Ezequiel mencionó una abertura en el lado derecho del Templo cuya interpretación catequética ya hemos visto. Zacarías nos ofrece en su texto la misma concordancia mesiánica. Dios va a derramar un torrente, un espíritu de gracia y de oración que provocarán en el hombre la vuelta de sus ojos a Él. A continuación Zacarías pone en escena a alguien a quien nombra como “aquel a quien traspasaron”.
Nos podemos imaginar que en Israel se quedarían un poco perplejos ante esta puntualización. Perplejidad que perduró entre sus estudiosos de la Biblia hasta que traspasaron al Mesías, al Hijo de Dios, con la lanza.

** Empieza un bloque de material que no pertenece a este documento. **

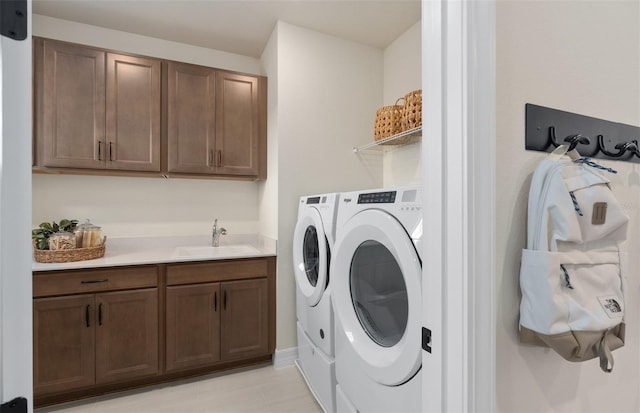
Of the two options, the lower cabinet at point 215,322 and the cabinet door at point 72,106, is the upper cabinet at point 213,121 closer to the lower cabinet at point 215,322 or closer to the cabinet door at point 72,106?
the cabinet door at point 72,106

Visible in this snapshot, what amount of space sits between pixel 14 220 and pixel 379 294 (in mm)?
1142

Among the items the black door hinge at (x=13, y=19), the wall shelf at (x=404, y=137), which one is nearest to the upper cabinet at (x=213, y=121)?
the wall shelf at (x=404, y=137)

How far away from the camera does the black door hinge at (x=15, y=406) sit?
441 millimetres

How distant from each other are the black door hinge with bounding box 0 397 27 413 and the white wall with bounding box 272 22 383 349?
6.07ft

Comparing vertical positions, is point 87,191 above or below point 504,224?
above

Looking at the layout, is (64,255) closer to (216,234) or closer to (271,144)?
(216,234)

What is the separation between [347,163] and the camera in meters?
2.54

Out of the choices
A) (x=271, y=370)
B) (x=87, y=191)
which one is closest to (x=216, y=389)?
(x=271, y=370)

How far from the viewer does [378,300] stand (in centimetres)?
130

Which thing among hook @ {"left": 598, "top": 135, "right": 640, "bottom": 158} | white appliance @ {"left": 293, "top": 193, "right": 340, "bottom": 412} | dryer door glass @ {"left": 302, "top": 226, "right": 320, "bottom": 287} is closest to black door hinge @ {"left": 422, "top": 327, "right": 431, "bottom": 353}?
hook @ {"left": 598, "top": 135, "right": 640, "bottom": 158}

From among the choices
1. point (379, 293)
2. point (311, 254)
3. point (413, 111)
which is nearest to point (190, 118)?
point (311, 254)

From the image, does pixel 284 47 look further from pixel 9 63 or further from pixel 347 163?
pixel 9 63

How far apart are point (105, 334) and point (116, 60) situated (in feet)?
5.87

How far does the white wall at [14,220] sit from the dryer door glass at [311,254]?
141 cm
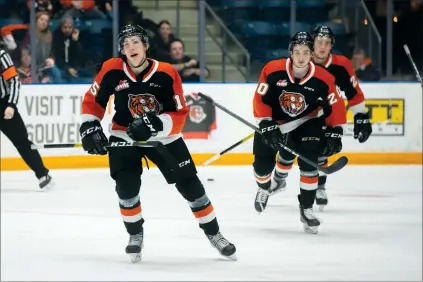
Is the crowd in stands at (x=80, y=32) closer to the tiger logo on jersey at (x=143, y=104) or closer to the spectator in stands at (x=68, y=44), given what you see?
the spectator in stands at (x=68, y=44)

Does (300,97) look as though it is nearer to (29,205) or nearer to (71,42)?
(71,42)

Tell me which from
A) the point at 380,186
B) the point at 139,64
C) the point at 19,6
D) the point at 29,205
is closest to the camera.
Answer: the point at 139,64

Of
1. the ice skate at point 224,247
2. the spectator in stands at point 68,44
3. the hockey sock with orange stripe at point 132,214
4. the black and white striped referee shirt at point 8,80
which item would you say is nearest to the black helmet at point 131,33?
the spectator in stands at point 68,44

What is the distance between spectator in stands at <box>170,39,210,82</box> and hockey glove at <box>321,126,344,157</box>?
1.25ft

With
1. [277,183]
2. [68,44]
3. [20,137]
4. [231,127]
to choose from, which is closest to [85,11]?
[68,44]

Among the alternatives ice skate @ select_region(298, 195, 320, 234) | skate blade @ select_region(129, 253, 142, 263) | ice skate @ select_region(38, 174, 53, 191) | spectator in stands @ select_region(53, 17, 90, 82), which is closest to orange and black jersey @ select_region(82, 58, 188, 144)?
spectator in stands @ select_region(53, 17, 90, 82)

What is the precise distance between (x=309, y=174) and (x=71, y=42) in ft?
4.35

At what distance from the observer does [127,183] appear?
148 inches

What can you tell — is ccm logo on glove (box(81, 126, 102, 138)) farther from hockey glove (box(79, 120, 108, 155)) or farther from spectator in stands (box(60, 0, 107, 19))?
spectator in stands (box(60, 0, 107, 19))

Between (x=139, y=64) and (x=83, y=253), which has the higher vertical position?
(x=139, y=64)

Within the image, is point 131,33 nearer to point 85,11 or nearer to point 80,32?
point 85,11

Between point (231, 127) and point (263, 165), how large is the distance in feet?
12.8

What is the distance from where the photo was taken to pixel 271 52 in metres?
3.50

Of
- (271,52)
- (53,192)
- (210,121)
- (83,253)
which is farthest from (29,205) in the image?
(271,52)
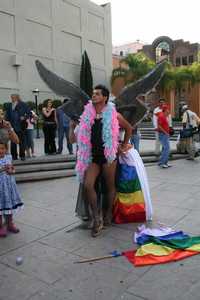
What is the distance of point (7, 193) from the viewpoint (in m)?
4.21

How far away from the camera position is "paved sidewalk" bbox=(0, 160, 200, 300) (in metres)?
2.87

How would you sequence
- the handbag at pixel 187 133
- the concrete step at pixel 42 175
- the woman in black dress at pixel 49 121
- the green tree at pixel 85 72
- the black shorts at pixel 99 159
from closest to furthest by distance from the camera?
1. the black shorts at pixel 99 159
2. the concrete step at pixel 42 175
3. the woman in black dress at pixel 49 121
4. the handbag at pixel 187 133
5. the green tree at pixel 85 72

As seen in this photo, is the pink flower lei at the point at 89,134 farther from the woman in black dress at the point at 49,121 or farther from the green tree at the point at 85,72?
the green tree at the point at 85,72

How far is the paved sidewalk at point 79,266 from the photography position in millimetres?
2873

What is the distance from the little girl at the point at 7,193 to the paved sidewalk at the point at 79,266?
202 millimetres

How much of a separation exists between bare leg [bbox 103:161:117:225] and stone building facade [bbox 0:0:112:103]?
62.1ft

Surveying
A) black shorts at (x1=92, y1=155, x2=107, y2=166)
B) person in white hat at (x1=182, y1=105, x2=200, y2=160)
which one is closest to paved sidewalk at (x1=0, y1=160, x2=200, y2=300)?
black shorts at (x1=92, y1=155, x2=107, y2=166)

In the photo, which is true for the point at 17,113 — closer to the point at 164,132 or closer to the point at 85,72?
the point at 164,132

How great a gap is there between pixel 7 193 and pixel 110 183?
4.22ft

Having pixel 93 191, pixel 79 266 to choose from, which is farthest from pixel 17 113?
pixel 79 266

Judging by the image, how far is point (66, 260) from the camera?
3477 millimetres

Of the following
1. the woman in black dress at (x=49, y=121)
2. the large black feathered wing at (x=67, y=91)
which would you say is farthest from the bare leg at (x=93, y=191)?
the woman in black dress at (x=49, y=121)

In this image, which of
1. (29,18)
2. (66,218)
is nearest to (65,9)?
(29,18)

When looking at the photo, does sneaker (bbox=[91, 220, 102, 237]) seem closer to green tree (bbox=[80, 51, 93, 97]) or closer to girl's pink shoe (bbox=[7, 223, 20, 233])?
girl's pink shoe (bbox=[7, 223, 20, 233])
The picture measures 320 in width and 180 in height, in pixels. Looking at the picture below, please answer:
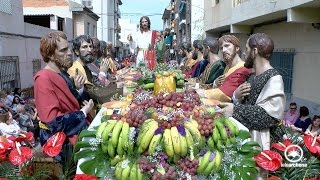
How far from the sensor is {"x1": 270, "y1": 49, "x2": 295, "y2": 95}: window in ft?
28.5

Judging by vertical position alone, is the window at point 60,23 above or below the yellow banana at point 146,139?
above

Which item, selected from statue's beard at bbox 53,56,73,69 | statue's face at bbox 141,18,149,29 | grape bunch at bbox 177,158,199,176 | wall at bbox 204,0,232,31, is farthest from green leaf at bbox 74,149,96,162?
wall at bbox 204,0,232,31

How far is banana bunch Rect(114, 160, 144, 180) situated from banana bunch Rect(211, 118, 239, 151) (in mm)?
510

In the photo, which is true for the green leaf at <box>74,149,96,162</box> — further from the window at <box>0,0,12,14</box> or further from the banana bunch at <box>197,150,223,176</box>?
the window at <box>0,0,12,14</box>

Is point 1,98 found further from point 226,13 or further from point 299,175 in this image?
point 226,13

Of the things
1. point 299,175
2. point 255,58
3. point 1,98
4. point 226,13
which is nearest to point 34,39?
point 1,98

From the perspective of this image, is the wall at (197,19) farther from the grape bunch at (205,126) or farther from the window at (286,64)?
the grape bunch at (205,126)

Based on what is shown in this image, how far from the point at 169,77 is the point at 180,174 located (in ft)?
4.55

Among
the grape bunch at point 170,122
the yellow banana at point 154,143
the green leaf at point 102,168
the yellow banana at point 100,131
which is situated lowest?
the green leaf at point 102,168

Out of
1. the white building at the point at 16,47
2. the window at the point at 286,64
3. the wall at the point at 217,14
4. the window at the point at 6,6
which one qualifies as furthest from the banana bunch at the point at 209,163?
the wall at the point at 217,14

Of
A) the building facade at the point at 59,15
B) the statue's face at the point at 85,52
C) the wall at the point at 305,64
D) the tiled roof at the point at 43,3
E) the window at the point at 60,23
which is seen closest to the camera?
the statue's face at the point at 85,52

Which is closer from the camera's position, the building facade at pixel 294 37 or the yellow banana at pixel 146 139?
the yellow banana at pixel 146 139

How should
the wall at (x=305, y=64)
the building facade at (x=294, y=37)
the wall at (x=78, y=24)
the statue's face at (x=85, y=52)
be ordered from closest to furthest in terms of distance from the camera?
1. the statue's face at (x=85, y=52)
2. the building facade at (x=294, y=37)
3. the wall at (x=305, y=64)
4. the wall at (x=78, y=24)

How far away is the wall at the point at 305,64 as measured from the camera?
742 cm
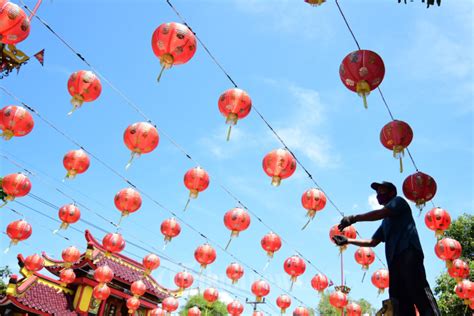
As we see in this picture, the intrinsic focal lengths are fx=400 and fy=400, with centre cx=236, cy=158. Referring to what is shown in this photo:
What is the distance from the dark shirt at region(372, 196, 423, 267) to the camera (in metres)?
3.04

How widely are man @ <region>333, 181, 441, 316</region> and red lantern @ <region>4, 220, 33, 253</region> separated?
340 inches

Juan, testigo ocular de este acontecimiento, da fe del cumplimiento de la profecía de Zacarías testificando que “uno de los soldados atravesó el costado -de Jesús- con una lanza y al instante salió sangre y agua”. (Jn 19,34).
en tus manos me llevas escrito
Llega el momento de hablar del cumplimiento de las Escrituras también en la Iglesia, o para ser más exactos, en todos y cada uno de los discípulos de Jesús, el Señor. Todo discípulo está llamado, por gracia y misericordia de Dios, a dar vida al mundo por el hecho de encarnar, por la fe, a su Hijo: “Llevamos siempre en nuestro cuerpos, por todas partes, el morir de Jesús, a fin de que también la vida de Jesús se manifieste en nuestro cuerpo” ( 2 Co,4, 10).
Nuestra unión con Jesucristo implica, al menos en cierto modo, comunión con las profecías mesiánicas; y en este sentido, comunión con las heridas del Mesías, tal y como fueron profetizadas. Es por ello que somos, como dice la Escritura, heridos, traspasados, por los dardos que se arrojan contra Dios: “Acuérdate, Señor, del ultraje de tus siervos: cómo recibo en mi seno todos los dardos de los pueblos” (Sal 89,51).
Repito que son profecías que se cumplen en Jesucristo y también en sus discípulos, ya que compartimos con Él causa, misión y destino. Pablo expone esta comunión con el Señor Jesús con suficiente claridad, como para no albergar duda alguna: “¿Quién nos separará del amor de Cristo? ¿ la tribulación?, ¿la angustia?, ¿la persecución?…Como dice la Escritura: por tu causa se nos mata cada día; tratados como ovejas destinadas al matadero” (Rm 8, 35-36).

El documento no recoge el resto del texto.